Traffic: It’s Only Going To Get Worse

Charlie Harper

Friday, January 12th, 2024

A decade ago this month I began a public campaign to help the state find the additional money it needed to invest in our roads and bridges.  I worked on the public relations and policy end of a group that understood the depth of the problem, but also the lack of political will to fund a solution. 

Ten years later I no longer have clients in this space and am not soliciting any.  I say that to clarify I have no inside knowledge of the continued efforts to keep Georgians moving, nor a financial incentive in any proposed solutions.  I’m just a guy that has noticed that the time I sit bumper to bumper in various corners of the state is getting worse, and likely will continue to do so.  Today’s column is brought to by the letter “T”.

Transportation: “Logistics is in our DNA” was an oft repeated quote by former Mayor Kasim Reed.  It was part of his pitch to demonstrate the connected nature of the city with the region and state, while showcasing the enviable assets of our airport, road network, and ports.  When we get too much of a good thing, however, we get…

Traffic:  Congestion in metro Atlanta has been an issue my entire half-century plus lifetime. People are moving to Georgia faster than we build roads.  Our new road building has stopped, with respect to interstates.  We’re barely adding new lanes.  While we remain among the fastest growing states in the country, we’re not matching the people arriving with the ability to move them around. 

Two-Eighty-Five:  Nowhere is this more apparent that Atlanta’s Interstate 285.  It’s a four or more lane perimeter around the Atlanta city center. As the metro area has sprawled to over six million people, it’s no longer a bypass.  It is “oversubscribed” much of the day, with lanes backed up for major interstate exists to or from this highway by….

Trucks:  If Trucks were our canary in our traffic coal mine, we would have been ignoring them long enough that we would all be dead. I-285 officially bars them from the two left lanes, but this is ignored and not enforced.  Trucks now own three of the lanes of the highway at all times, and when traffic slows, they immediately move to the far left lane too.
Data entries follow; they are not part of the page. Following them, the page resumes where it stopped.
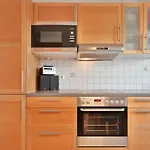 דירה Haus An Der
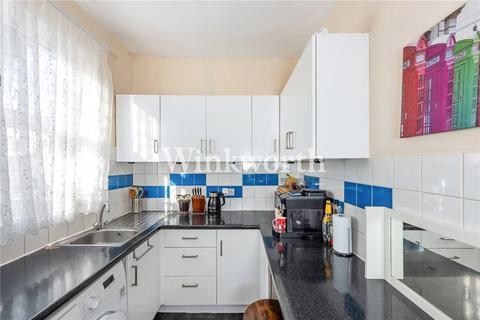 2 bedroom apartment to rent, Clinton Road, First Floor Flat, London, N15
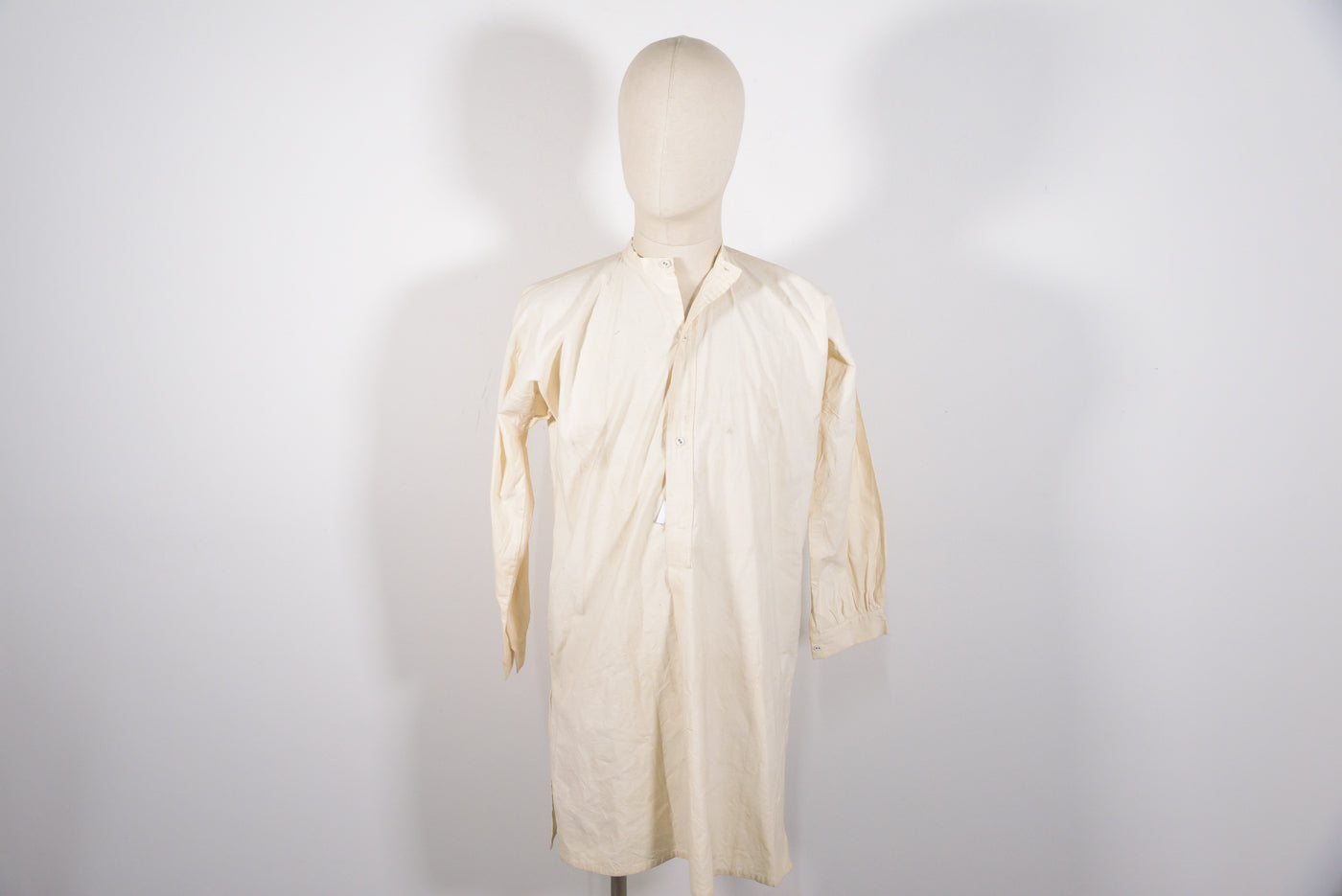 Camicia bianca M.36 WH WW2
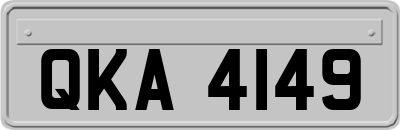 QKA4149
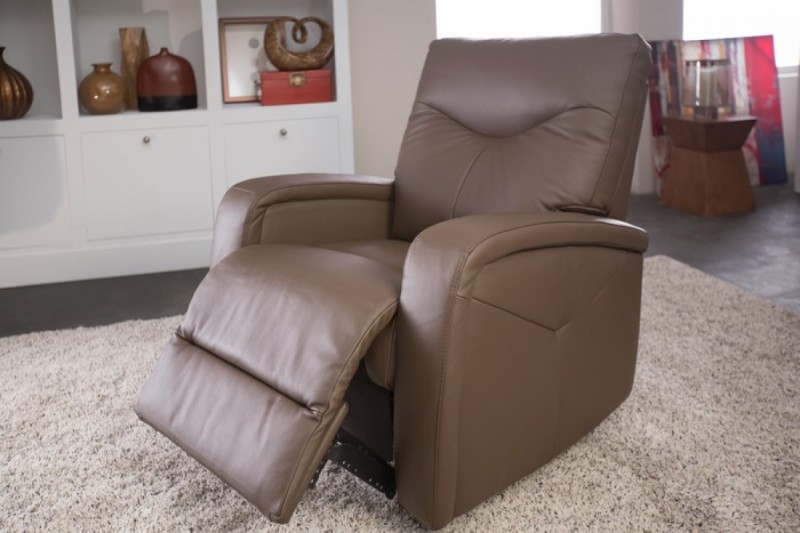 Palliser Torrington Leather Recliner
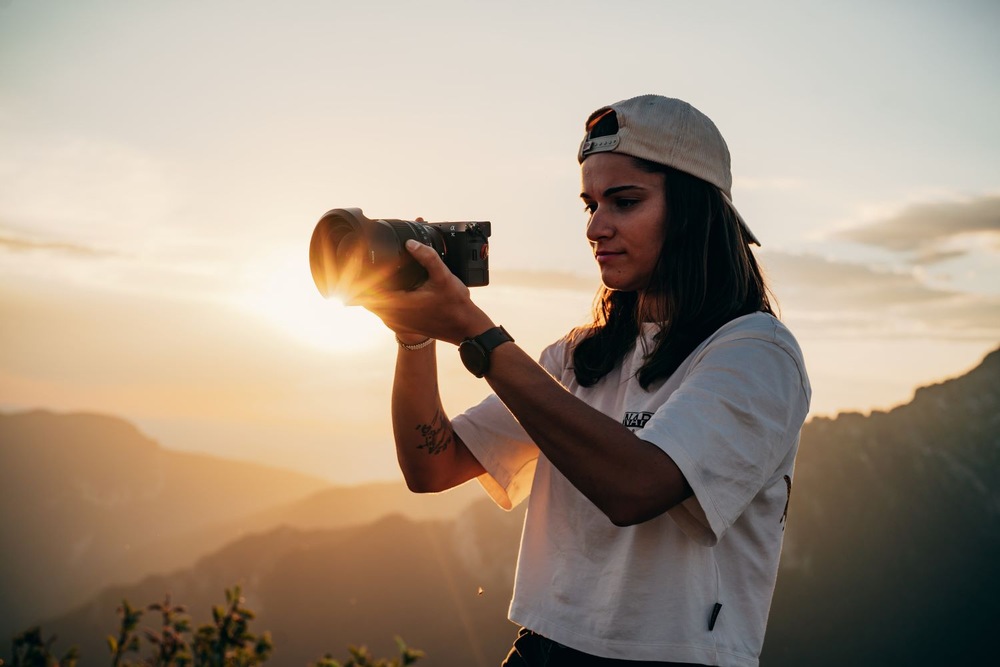 Digitální fotoaparát Sony Alpha A7C II, tělo černý CSC fotoaparát Sony Alpha A7C II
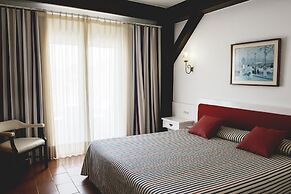 Hotel Santa Anna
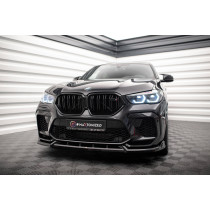Maxton Design Zestaw spoilerów BMW X6 M F96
This isn’t just a metro Atlanta problem however.  As a frequent driver on I-16 and I-95, we have to understand that moving freight has become the critical function of our interstate network 

Trains:  More freight trains would help get more trucks off our roads, but railways are private entities, and building more rail lines has the same opposition as building new roads.  The Port of Savannah has done extensive upgrades to match their growing capacity with additional rail transport of containers, but we still don’t separate the freight traffic coming to Atlanta vs that coming through Atlanta very well.

Terminals:  We continue to incentive warehouses as exurban and rural economic development projects.  Our logistics DNA now has these terminals stretching along all freeways leading to/from Atlanta, along I-16, and up and down I-95.  They’re great for local governments who get property tax dollars while offering few municipal services.  They’re horrible for the congestion of our road network.

Transit:  Transit is the holy grail of Atlanta media; to the point they use it as a synonym for transportation.  Politically, it is the unfortunate and unnecessary enemy of traffic fixes.  Any public discussion of congestion is usually hijacked into a discussion of MARTA expansion and intercity passenger rail.  The discussion of moving freight does not resonate with thought leaders who want any extra funds going into moving people.

Taxes:  Like with all public problems, even when clearly identified, no one wants to pay to solve them.  The 2015 transportation funding bill increased annual revenue from Georgian’s pockets by less than the amount of a monthly cell phone bill.  There is no political will from Republicans to raise taxes of any kind, and Democrats willing to raise taxes want the money spent on transit, not roads and bridges.  There is no champion or sponsor to solve this problem.

Time:  Elected officials are not kin to take a hard vote like raising taxes and/or spending billions away from their core constituency’s wishes when the projects will not start for years, and will not be finished for decades.  To be fair, voters have the same immediacy of wanting an instant ROI for their tax dollars.  Federal red tape makes it impossible to do even minor projects in less than years, and major ones could outlast two two-term Governors.  

It’s not that we all don’t’ know that there’s a problem, and that it is growing.  It’s just that we collectively would rather sit in traffic and complain about it than get our citizens focused on the problems at hand and begin the slow process of building coalitions for solutions.